Yama, our cat, chose our family both literally and figuratively. He was one of several cats we interacted with when my two sons, Casey and Andy, and my husband, Chip, and I went to the local humane shelter, nearly six years ago. Like many families, we thought we were only looking, not adopting.
In a small room, a volunteer brought in one cat at a time to meet us — a sort of “meet and greet” as part of the matchmaking experience. Some cats were flighty and standoffish. Other cats were eager to jump in our lap, immediately demanding attention. Yama simply came up to my husband and caressed Chip’s leg with his head (known in the cat world as “head-butting”). We could tell he was the one. Affectionate, but not in your face. Respectful of someone’s personal space. That was our family’s style.
Looking back, Yama came into our lives to be an anchor for our family. Over the last five years, our family has undergone enormous change. My boys turned into men. Andy, our youngest, was 12 when we got Yama. He enters college this fall. Chip returned to work after 16 years as a stay-at-home dad, in a professional role that feeds him. I turned 50, burned out as an entrepreneur and rebuilt my business. Casey, our oldest child, left for college, a thousand miles away.
Through it all, Yama was the metronome of our household, the constant that we could count on to always be there, unchanging in behavior or appearance or needs. He greeted us when we walked through the door, snuggled up to us when we were sick, and stood guard in front of the living room window, his tail an indicator of rabbit and bird activity in the front yard. At dinner time, Chip beckoned him to the kitchen, as if he were a third son. He was the sturdiest part of the fabric of our lives.
I’m convinced that our pet chose when to leave. This was a cat who would sit by an empty food bowl without a sound, waiting patiently until someone would notice and give him his next meal. His illness took a turn for the worse just after Chip and I had finished up big work projects, and when Andy was away at camp. Yama left quickly and quietly, with little drama.
I saw my mother at a family gathering a couple of days after we put Yama to sleep. My mother never wanted me to own a pet, because she knew that the loss is hard to bear. She asked me, “Are you okay now?” To which I replied, “I’ll never be okay. That’s just how it is.” Friends have told me that my grief will subside and fade with time, and be replaced by wistful memories that make me smile. It doesn’t feel that way right now.
________________________
> **Questions on the material**:
a - Give every personal name that appears in the essay about the family cat Yama.
b - Write the next part of the essay about the family cat Yama, picking up after its final sentence.
________________________
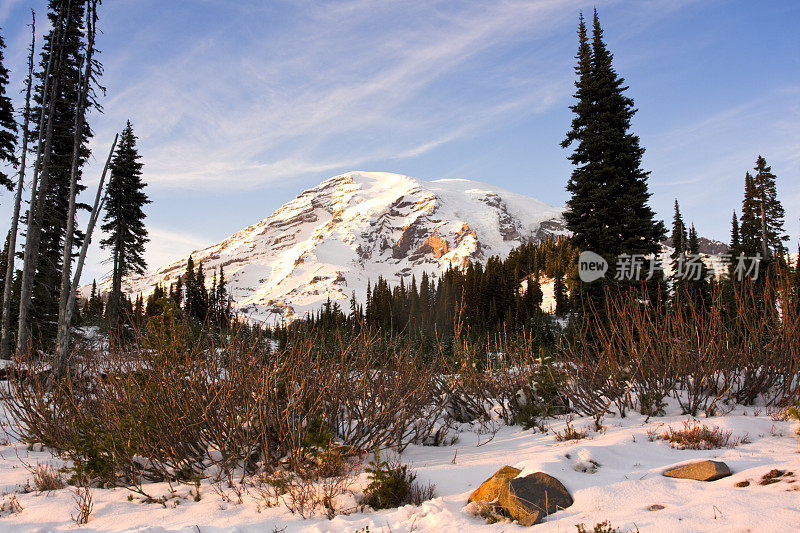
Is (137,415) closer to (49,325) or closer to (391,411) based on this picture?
(391,411)

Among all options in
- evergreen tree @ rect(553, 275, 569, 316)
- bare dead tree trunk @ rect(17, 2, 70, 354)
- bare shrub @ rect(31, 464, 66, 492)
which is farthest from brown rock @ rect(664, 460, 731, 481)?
evergreen tree @ rect(553, 275, 569, 316)

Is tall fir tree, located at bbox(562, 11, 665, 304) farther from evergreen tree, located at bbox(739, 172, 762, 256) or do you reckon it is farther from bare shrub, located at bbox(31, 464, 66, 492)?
evergreen tree, located at bbox(739, 172, 762, 256)

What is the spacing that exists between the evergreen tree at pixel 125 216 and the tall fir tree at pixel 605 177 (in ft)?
75.9

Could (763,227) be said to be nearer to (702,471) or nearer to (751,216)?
(751,216)

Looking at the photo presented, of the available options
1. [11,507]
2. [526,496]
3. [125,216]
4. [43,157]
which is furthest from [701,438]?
[125,216]

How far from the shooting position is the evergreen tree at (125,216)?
2466 cm

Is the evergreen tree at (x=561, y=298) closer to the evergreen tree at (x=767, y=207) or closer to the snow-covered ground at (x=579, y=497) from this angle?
the evergreen tree at (x=767, y=207)

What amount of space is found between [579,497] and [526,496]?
0.48 metres

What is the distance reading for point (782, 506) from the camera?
3.33 meters

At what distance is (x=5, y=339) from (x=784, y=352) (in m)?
20.3

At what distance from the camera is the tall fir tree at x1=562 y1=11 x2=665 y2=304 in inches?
666

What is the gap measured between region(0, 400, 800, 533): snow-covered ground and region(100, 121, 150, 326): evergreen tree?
2111 cm

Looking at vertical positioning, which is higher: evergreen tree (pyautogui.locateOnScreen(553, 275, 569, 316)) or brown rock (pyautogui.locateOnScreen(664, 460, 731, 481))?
evergreen tree (pyautogui.locateOnScreen(553, 275, 569, 316))

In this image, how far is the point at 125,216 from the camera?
989 inches
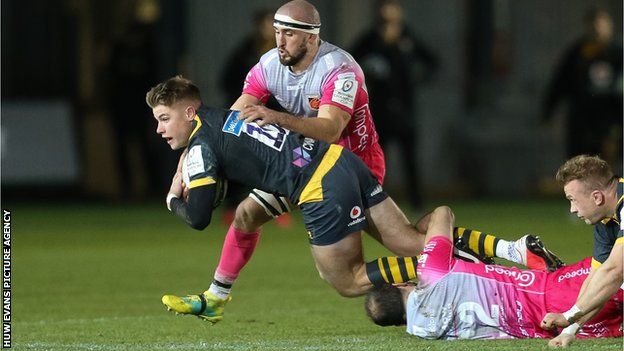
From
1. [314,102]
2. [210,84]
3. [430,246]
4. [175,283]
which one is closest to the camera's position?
[430,246]

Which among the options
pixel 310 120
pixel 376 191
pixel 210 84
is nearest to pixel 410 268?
pixel 376 191

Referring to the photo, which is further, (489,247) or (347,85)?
(347,85)

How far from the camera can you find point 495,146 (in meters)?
21.0

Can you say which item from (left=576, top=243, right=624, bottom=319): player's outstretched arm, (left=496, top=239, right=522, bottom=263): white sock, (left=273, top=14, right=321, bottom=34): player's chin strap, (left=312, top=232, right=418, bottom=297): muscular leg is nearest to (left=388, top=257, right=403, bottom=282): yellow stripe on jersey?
(left=312, top=232, right=418, bottom=297): muscular leg

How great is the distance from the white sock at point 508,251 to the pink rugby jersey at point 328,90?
1.08 m

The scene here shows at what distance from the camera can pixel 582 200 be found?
7.55 meters

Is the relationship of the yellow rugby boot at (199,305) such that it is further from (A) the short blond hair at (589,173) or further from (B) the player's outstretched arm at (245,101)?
(A) the short blond hair at (589,173)

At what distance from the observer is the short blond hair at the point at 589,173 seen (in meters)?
7.52

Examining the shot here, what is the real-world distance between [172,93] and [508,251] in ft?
7.10

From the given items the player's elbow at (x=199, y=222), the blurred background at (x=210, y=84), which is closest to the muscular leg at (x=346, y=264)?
the player's elbow at (x=199, y=222)

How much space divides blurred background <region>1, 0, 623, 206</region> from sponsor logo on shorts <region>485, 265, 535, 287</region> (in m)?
10.4

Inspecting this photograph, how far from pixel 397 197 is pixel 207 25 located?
3832mm

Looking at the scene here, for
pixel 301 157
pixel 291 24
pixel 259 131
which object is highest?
pixel 291 24

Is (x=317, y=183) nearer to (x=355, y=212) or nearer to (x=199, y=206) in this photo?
________________________
> **Task responses**:
a - Yama, Casey, Andy, Chip

b -
Loss brings change and change brings a new normal. It’s been good to shake up my routine — with something as simple as taking a run in the morning instead of my usual end-of-day workout. Instead of starting my day by checking email, I putter in my garden, pruning roses and pulling weeds. I’ve put a new lamp on the living room table where Yama used to sit.
There are other gifts that came out of the loss of our pet.
Because Yama left so quickly, after the progression of a disease that seemed to be barely noticeable, I’m awake to the mortality of my parents. Both have been in a gradual decline over the last few years, but with no life-threatening diseases. At 98 and 86 years old, my stepfather and mother still have sharp, lucid minds. And yet, I know that I could get a phone call at any moment, with bad news. It has moved me into action to have honest conversations with both of them about their current living arrangements (a four-bedroom house that they can’t take care of, with stairs), documenting their financial and medical information so that others can step in when needed, and creating living wills.
Yama’s death also deepened my connections to other pet owners — family, friends, colleagues, even strangers — who understand the special bond that is created when a living creature spends so much time with you. I’ve received heartfelt emails and had tearful, intimate conversations.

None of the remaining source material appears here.